Page MenuHomePhabricator

failure in ia-upload possibly due to accented characters
Closed, ResolvedPublic3 Story Points

Description

https://tools.wmflabs.org/ia-upload/log/RepubliqueFrancaiseConstitution1848

log says

[2017-05-17 22:07:44] LOG.CRITICAL: Command "djvuxmlparser "/mnt/nfs/labstore-secondary-tools-project/ia-upload/ia-upload/jobqueue/RepubliqueFrancaiseConstitution1848/République_Française_Constitution_1848_djvu.xml_new.xml" 2>&1" exited with code 1: Error: File '/mnt/nfs/labstore-secondary-tools-project/ia-upload/ia-upload/jobqueue/RepubliqueFrancaiseConstitution1848/R?publique_Fran?aise_Constitution_1848_djvu.xml_new.xml' does not exist.

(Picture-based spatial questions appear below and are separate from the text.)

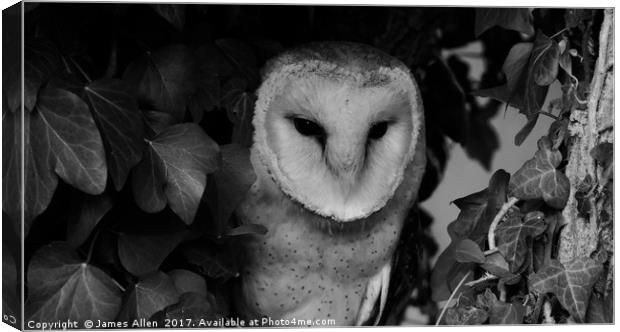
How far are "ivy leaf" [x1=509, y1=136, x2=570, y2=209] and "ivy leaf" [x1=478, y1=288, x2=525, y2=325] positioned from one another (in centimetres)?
18

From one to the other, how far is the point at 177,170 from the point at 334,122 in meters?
0.28

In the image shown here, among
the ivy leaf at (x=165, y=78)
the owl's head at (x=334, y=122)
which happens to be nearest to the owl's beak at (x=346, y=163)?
the owl's head at (x=334, y=122)

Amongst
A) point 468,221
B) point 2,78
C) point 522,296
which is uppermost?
point 2,78

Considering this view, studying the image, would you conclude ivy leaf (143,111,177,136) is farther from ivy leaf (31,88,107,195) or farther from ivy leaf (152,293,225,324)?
ivy leaf (152,293,225,324)

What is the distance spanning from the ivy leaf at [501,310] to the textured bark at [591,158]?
0.12 meters

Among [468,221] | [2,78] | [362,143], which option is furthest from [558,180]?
[2,78]

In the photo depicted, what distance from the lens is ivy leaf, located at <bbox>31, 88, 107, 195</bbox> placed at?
57.4 inches

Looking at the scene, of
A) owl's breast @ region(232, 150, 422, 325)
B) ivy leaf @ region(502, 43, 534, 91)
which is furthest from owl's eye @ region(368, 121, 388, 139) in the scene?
ivy leaf @ region(502, 43, 534, 91)

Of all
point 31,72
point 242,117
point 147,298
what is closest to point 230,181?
point 242,117

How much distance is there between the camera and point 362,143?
64.7 inches

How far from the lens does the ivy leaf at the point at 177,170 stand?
1.49 metres

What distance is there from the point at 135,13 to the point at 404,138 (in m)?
0.49

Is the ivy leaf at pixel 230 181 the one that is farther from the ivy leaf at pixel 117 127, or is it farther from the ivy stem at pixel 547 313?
the ivy stem at pixel 547 313

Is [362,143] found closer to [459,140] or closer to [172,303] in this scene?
[459,140]
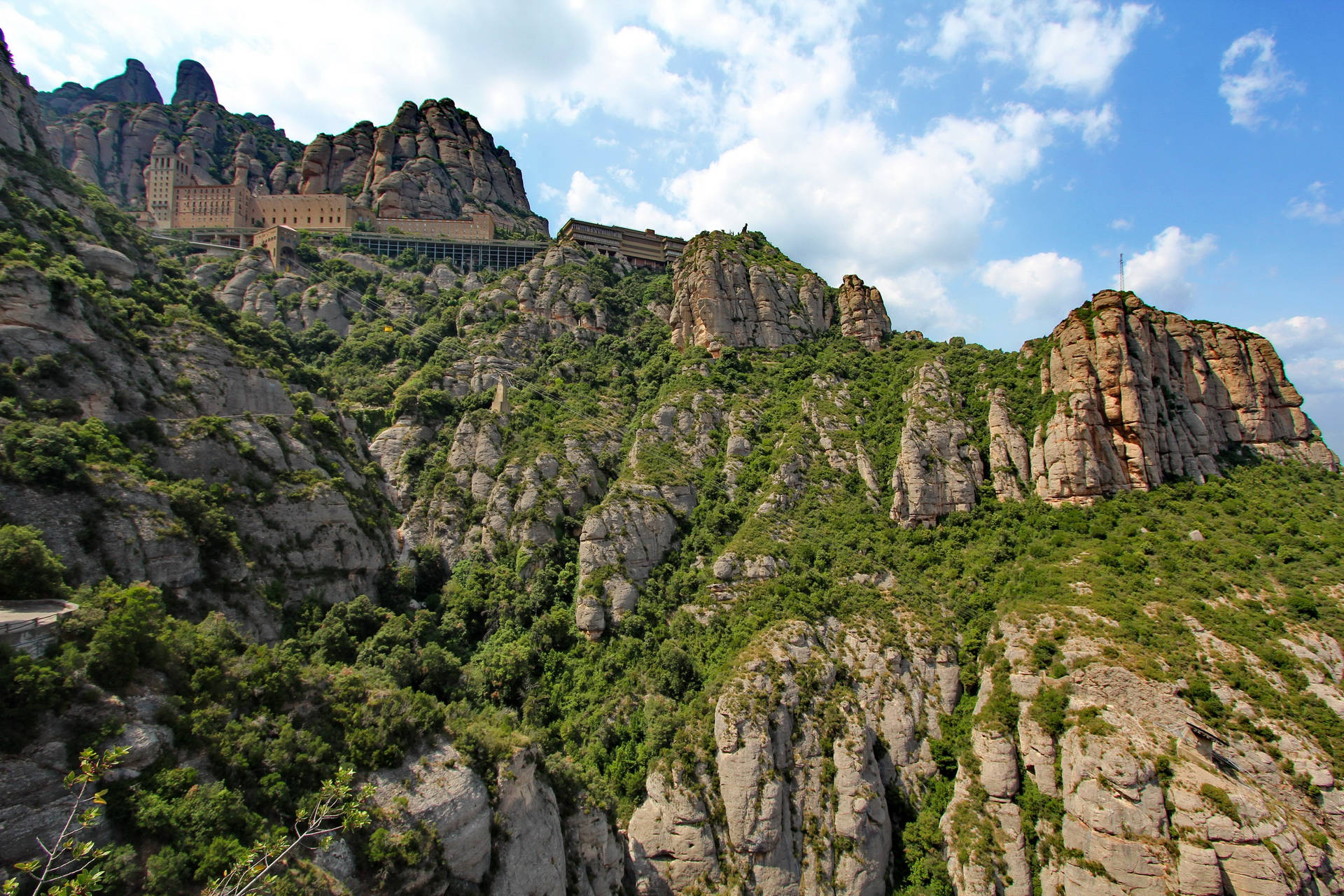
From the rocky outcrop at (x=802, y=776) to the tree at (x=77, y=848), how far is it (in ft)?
98.4

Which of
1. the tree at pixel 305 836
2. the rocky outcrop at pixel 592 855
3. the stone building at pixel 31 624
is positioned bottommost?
the rocky outcrop at pixel 592 855

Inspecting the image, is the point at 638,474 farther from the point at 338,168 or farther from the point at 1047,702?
the point at 338,168

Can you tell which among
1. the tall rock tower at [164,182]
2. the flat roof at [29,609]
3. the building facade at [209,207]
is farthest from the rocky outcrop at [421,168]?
the flat roof at [29,609]

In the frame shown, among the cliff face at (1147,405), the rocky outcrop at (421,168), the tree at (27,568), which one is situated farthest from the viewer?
the rocky outcrop at (421,168)

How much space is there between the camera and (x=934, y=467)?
191 feet

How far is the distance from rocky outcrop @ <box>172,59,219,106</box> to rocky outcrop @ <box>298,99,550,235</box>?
5988cm

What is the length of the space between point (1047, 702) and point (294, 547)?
52.5m

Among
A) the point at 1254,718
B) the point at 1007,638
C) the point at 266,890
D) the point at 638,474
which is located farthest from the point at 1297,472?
the point at 266,890

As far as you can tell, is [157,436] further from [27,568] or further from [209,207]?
[209,207]

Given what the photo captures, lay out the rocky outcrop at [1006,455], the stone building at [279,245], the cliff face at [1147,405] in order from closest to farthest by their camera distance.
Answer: the cliff face at [1147,405], the rocky outcrop at [1006,455], the stone building at [279,245]

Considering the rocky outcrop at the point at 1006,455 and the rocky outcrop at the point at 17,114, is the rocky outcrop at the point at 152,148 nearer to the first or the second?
the rocky outcrop at the point at 17,114

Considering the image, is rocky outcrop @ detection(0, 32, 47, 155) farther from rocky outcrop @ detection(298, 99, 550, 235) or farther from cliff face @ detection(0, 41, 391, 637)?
rocky outcrop @ detection(298, 99, 550, 235)

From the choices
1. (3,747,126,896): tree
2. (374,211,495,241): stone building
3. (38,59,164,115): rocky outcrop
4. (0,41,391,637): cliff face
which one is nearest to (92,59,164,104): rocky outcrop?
(38,59,164,115): rocky outcrop

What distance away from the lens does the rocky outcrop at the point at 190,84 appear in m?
159
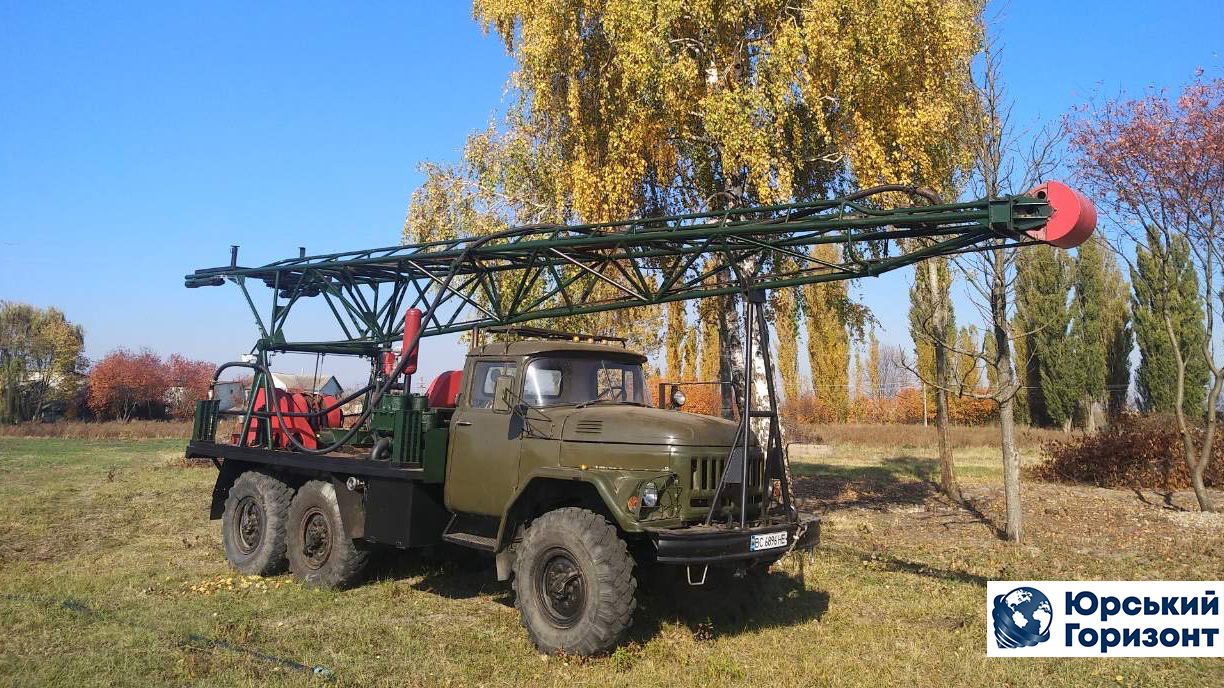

which looks like something at IA or here has not dealt with the accented characters. OR As a newly created file it was still doing its business even though it said that it was all finished.

Event Timeline

Restricted Application added a subscriber: Aklapper. · View Herald TranscriptMay 19 2017, 11:57 AM
Samwilson triaged this task as Normal priority.May 19 2017, 12:45 PM
Samwilson edited projects, added Community-Tech; removed Community-Tech-Tool-Labs.
kaldari lowered the priority of this task from Normal to Low.Jun 14 2017, 12:01 AM
kaldari set the point value for this task to 3.
Samwilson added a subscriber: Samwilson.

I have not been able to replicate this error; I've been able to convert the above item without any problems.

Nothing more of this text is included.